Suas folhas, com alto teor de celulose, transformam-se , nas mãos dos artesãos do bairro Santa Terezinha , na região de Rio das Flores, sul do Estado do Rio de Janeiro. São peças próprias para decoração de interiores e também de utilidades de doméstica, com amplo leque de opções: jogos americanos, cestos, porta-vinho, porta-revista, bolsas para feira, luminárias, almofadas, moveis, baú para enxoval, tapetes e –o xodó do ateliê —um pufe cuja estrutuara é feita de garrafas PET e o revestimento , com taboa trançada, um dupelo exemplo de uso sustentável de um recurso natural e reciclagem inteligente.

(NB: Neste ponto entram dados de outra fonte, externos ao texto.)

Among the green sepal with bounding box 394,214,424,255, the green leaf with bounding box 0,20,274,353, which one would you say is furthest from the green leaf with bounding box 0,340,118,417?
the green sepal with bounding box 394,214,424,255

O trabalho artesanal com a taboa começou na vida do casal há um pouco mais de 3 anos e o dinheiro obtido com a vendada peças é suficiente para o sustento de todos. “Começamos no artesanato, pois o salário que ganhava antes era muito pequeno. Sou eu, minha esposa e meus três filhos. Quando chegam da escola, eles aprendem a trançar taboas conosco, no período da tarde”, conta Tiãozinho. “A grande vantagem é que eu trabalho em casa e estou o tempo todo com meus filhos. Procuro ensiná-los, pois amanhã poderá ser muito útil a eles”, diz, orgulhosa, Ângela Rangel, exibindo a grande variedade de peças na própria casa, onde até os móveis do quarto da filha caçula são feitos com taboa.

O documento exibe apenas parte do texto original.